**** PODANY TEKST ****

Czy sucha skóra ciała to powszechny problem Polek? Dbamy o skórę twarzy, a jak obchodzimy się z ciałem?
Suchość skóry to dość powszechny problem, który występuje u około 20 proc. populacji, a jego nasilenie zwiększa się wraz z wiekiem. Polki przywiązują dużą wagę do swojego wyglądu, pamiętają o regularnej pielęgnacji skóry. Stosują odpowiednie kremy, dbają również o demakijaż. Jeśli decydują się na poprawienie „jakości” skóry ciała w salonach kosmetycznych i odnowy biologicznej, to zdecydowanie najczęściej wybierają zabiegi zwalczające cellulit, modelujące sylwetkę oraz depilację laserową.
Na suchą skórę większy wpływ ma genetyka czy zły styl życia i szkodliwe czynniki zewnętrzne?
U wielu osób suchość skóry jest wynikiem dziedzicznej skłonności, stosowania wysuszających mydeł, noszenia szorstkiej odzieży, brania długich gorących kąpieli. Jednak duży wpływ mogą mieć także przyjmowane leki i niektóre choroby, np. cukrzyca, łuszczyca, niedoczynność tarczycy.
Które części ciała najczęściej się przesuszają?

**** WYCIĄG DANYCH ****

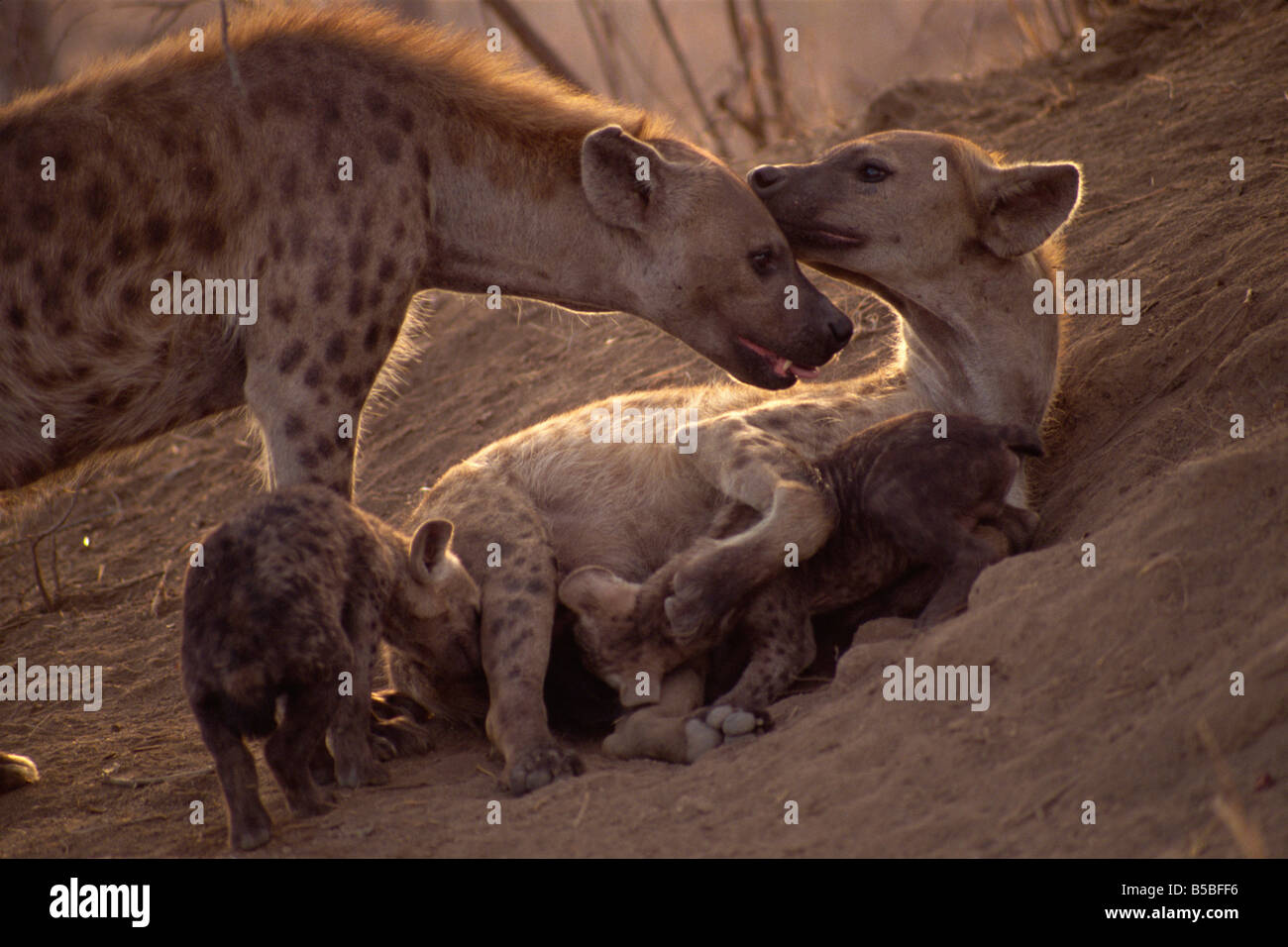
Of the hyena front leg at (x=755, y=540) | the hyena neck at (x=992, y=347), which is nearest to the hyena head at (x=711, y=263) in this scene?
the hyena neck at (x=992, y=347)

****
**** WYCIĄG DANYCH ****

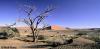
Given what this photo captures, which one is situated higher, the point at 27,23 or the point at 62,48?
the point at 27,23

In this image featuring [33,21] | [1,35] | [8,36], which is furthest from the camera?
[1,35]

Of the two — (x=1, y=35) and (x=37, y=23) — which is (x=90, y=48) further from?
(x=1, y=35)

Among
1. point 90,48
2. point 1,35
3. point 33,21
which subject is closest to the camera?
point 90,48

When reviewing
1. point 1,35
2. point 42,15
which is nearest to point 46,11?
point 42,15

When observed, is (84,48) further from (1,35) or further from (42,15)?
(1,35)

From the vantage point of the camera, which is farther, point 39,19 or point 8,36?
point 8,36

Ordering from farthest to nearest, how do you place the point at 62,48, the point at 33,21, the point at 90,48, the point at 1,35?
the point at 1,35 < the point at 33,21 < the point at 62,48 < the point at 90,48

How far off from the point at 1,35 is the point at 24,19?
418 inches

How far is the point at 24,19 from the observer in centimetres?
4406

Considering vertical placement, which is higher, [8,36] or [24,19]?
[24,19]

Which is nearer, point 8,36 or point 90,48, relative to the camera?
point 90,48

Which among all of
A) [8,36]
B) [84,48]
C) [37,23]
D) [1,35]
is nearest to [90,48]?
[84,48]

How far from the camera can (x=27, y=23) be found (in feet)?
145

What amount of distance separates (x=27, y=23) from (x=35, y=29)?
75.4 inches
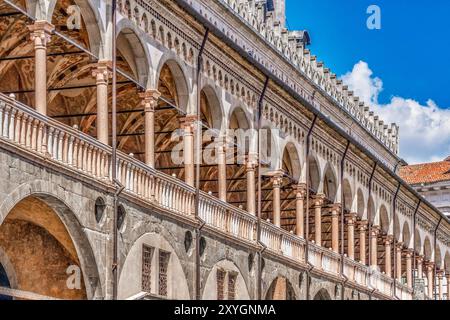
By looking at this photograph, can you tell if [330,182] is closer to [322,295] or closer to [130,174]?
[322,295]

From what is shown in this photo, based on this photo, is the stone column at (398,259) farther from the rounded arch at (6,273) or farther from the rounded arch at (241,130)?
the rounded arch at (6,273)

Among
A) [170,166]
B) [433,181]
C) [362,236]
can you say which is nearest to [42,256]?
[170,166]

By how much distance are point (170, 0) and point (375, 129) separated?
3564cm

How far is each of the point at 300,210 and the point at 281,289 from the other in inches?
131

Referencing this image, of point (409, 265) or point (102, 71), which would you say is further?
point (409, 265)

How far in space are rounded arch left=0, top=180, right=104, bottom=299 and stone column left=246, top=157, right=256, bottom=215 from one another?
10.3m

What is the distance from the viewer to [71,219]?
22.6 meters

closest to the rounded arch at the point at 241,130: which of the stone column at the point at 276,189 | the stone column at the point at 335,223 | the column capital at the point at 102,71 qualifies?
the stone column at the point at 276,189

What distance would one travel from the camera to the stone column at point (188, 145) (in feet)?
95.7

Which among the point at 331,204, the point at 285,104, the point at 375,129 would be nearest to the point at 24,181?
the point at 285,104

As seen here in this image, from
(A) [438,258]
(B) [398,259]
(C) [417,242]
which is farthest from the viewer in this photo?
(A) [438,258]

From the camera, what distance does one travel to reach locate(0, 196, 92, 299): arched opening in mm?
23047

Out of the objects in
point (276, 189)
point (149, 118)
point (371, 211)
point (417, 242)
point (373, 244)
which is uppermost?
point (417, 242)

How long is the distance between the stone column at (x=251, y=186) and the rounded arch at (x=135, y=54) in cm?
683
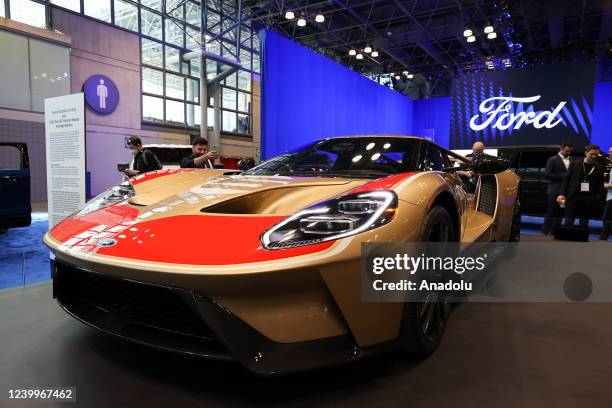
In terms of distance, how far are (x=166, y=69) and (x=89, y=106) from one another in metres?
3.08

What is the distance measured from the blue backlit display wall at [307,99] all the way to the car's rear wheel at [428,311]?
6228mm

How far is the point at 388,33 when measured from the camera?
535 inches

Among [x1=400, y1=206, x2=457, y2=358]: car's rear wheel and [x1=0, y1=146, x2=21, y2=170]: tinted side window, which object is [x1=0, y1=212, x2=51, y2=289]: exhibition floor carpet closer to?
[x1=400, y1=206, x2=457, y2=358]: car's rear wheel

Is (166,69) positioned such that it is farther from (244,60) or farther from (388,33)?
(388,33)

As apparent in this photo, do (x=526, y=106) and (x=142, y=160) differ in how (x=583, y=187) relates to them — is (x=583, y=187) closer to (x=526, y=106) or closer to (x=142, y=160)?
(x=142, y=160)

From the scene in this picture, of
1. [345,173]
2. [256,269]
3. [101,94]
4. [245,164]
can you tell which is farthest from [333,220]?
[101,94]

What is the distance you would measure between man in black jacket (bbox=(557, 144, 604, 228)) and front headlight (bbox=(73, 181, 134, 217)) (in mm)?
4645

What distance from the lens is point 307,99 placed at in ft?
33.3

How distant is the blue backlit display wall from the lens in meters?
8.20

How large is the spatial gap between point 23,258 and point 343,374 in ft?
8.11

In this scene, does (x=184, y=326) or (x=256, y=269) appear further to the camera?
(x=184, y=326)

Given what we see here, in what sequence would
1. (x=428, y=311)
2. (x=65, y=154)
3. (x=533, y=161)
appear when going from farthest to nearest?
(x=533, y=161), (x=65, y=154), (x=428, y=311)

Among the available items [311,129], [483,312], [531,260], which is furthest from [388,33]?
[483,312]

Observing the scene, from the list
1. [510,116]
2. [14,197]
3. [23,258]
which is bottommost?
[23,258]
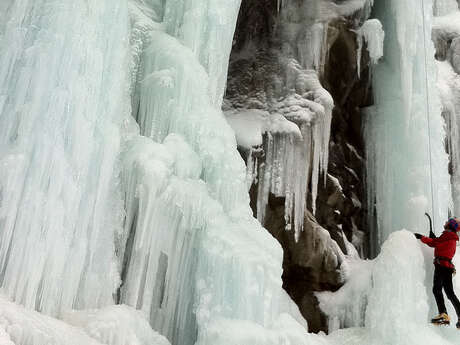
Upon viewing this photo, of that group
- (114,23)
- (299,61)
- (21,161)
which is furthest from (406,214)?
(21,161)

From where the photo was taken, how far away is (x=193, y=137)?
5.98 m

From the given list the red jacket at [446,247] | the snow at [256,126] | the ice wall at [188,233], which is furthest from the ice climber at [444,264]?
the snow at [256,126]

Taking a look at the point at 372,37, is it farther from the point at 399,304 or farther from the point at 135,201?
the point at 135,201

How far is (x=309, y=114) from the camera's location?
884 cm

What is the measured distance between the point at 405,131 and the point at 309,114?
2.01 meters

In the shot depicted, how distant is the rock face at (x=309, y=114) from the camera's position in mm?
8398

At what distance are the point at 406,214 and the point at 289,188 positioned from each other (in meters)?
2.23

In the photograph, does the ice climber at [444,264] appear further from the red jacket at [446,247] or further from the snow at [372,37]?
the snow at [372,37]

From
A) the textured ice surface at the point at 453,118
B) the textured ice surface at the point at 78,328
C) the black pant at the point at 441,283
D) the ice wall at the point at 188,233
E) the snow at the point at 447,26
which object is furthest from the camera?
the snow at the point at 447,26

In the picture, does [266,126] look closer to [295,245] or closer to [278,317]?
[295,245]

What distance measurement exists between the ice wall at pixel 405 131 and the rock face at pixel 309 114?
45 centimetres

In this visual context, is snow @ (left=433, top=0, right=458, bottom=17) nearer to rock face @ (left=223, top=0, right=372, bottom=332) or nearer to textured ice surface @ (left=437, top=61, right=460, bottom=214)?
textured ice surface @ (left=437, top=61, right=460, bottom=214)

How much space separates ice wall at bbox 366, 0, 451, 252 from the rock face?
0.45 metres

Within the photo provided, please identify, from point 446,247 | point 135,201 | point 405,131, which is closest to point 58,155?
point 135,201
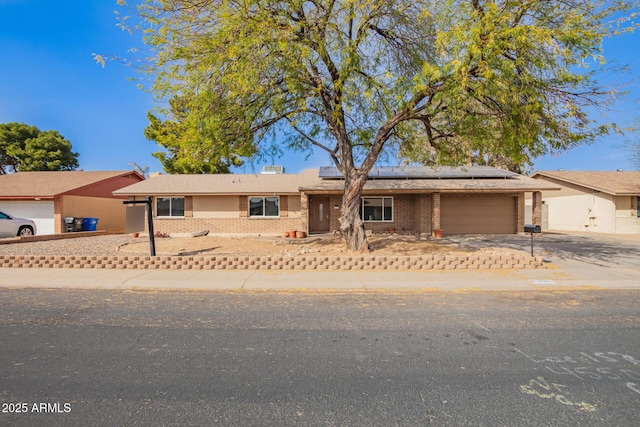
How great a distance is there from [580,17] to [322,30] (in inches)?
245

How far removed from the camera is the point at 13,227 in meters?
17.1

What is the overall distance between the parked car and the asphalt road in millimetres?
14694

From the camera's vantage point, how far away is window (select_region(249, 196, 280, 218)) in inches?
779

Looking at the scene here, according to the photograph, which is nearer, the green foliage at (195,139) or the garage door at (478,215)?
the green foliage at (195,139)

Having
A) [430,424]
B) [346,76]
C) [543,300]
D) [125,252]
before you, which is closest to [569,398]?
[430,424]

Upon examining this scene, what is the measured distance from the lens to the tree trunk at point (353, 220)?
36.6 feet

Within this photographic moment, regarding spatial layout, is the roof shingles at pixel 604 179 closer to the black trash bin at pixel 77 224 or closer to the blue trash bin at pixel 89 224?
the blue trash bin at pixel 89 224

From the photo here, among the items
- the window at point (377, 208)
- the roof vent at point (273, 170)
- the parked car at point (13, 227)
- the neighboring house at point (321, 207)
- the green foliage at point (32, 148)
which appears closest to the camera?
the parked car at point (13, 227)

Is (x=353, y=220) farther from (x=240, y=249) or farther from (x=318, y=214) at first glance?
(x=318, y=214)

****

• POLECENIA DO ĆWICZENIA
1: Ile procent populacji ma problem z suchą skórą według tekstu o suchej skórze?
2: Czy te zdania zgadzają się z tekstem o suchej skórze? Przy każdym odpowiedz tak lub nie i przytocz rozstrzygające słowa tekstu.
(a) Z wiekiem suchość skóry słabnie.
(b) Długie gorące kąpiele mogą powodować suchość skóry.
(c) Cukrzyca jest podana jako choroba, która może wpływać na suchość skóry.
3: Przepisz dokładnie fragment tekstu o suchej skórze od słów „U wielu osób” do słów „najczęściej się przesuszają?”, łącznie z nimi.
Odpowiadaj tylko na podstawie tekstu o suchej skórze.

• WYNIKI ZADAŃ
1: Około 20 proc. populacji.

2:
(a) Nie: „jego nasilenie zwiększa się wraz z wiekiem”.
(b) Tak: „brania długich gorących kąpieli”.
(c) Tak: „np. cukrzyca, łuszczyca, niedoczynność tarczycy”.

3:
U wielu osób suchość skóry jest wynikiem dziedzicznej skłonności, stosowania wysuszających mydeł, noszenia szorstkiej odzieży, brania długich gorących kąpieli. Jednak duży wpływ mogą mieć także przyjmowane leki i niektóre choroby, np. cukrzyca, łuszczyca, niedoczynność tarczycy.
Które części ciała najczęściej się przesuszają?